--- Given passage Enclosed Below ---
As I watched Anna work, I thought back to the baby I once rocked to sleep, drowsy after nursing, with the same sense of awe and wonder, and yes, radical amazement, I’d had back then. Anna treated each of her patients with care, appreciating that they are made in the image of God. As a physician-in-training, Anna has already seen things I never have. She will be privy to life histories I will never hear firsthand in my bubble of a world.

On that morning, my daughter knelt on the floor to do her work patiently and unassumingly. Foot washing was part of the hospitality the biblical Abraham offered to strangers in the desert, and Jesus washed the feet of his disciples. In modern times, washing the feet of the poor was crucial to Pope Francis’ ministry.

My daughter shied away from comparisons, saying, “This is why I went to medical school. To help people.” These young doctors epitomized Heschel’s view that “(t)o perform deeds of holiness is to absorb the holiness of deeds.”

In his 2024 book “Rough Sleepers,” Tracy Kidder profiles Jim O’Connell, founder of the Boston Healthcare for the Homeless Program. O’Connell, a Harvard-trained physician who worked for a year at the Pine Street Inn after an internship with Mass General Hospital, devoted his career to providing medical care to homeless patients. On O’Connell’s very first day at Pine Street, the nurses in charge told him he would begin his training by soaking feet for a month. O’Connell had to refrain and retrain himself from offering diagnoses and just listen.
--- End of Enclosed Given passage ---
--- Supplied material Enclosed Below ---
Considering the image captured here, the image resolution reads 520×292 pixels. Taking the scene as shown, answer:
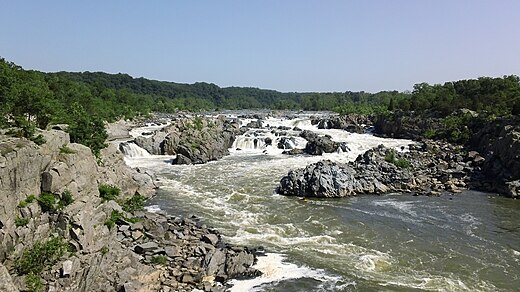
--- End of Enclosed Supplied material ---
--- Set of tasks ---
1. In the foot-washing passage, what did the nurses at Pine Street tell O'Connell he would begin his training by doing?
2. List every person the foot-washing passage refers to by name, leaving out God.
3. Pick up the foot-washing passage after its final sentence and continue it.
The material plays no part in this work.

--- Answers ---
1. Soaking feet for a month.

2. Anna, Abraham, Jesus, Pope Francis, Heschel, Tracy Kidder, Jim O'Connell

3.
“Feet were diagnostics in themselves,” Kidder writes, how “(t)hey revealed important internal problems. … You could also read a patient’s likely future in the signs that frostbite leaves on the toes.”

Anna asked me to walk around St. Andrew’s dining room and check in with the people eating breakfast, asking each one to sign up for a time slot in the clinic. I took in the crisp white paper tablecloths and the silk flower arrangements on every table and thought of the Jewish commandment of hiddur mitzvah, the obligation to beautify one’s surroundings.

I took down the names of patients who requested their feet be checked for blisters, diabetic ulcers, fungus or simply to have their toenails clipped. I couldn’t shake the feeling that many were simply skin hungry for human touch.

Over the whir and buzz of conversation and care, some patients told my daughter and her fellow medical students about their lives as rough sleepers, sleeping in the open air, in cars, doorways or abandoned buildings. According to the National Alliance to End Homelessness, more than 700,000 people were homeless in the United States as of January 2024. Approximately 60% stayed in shelters, while the rest lived on the street or in cars.

Almost everyone who comes to the clinic at St. Andrew’s is on their feet all day and night. My daughter peeled off their damp socks and went to work.

A patient I’ll call J told Anna his feet were scary; Anna told him nothing is too scary. R, a person with diabetes, told Anna that she, R, was God’s messenger on earth. Anna nodded. She didn’t miss a beat, she didn’t judge.

She applied fungal cream to H’s foot in the hope of clearing his infection. C was at the end of the list, waiting patiently. She said she’d just been offered an apartment. She told me about her grandchildren, one of whom was on his school’s honor roll. “Maybe he’ll be a doctor like your girl,” she smiled.

Heschel wrote, “A Jew is asked to take a leap of action rather than a leap of thought. He is asked to do more than he understands in order to understand more than he does.”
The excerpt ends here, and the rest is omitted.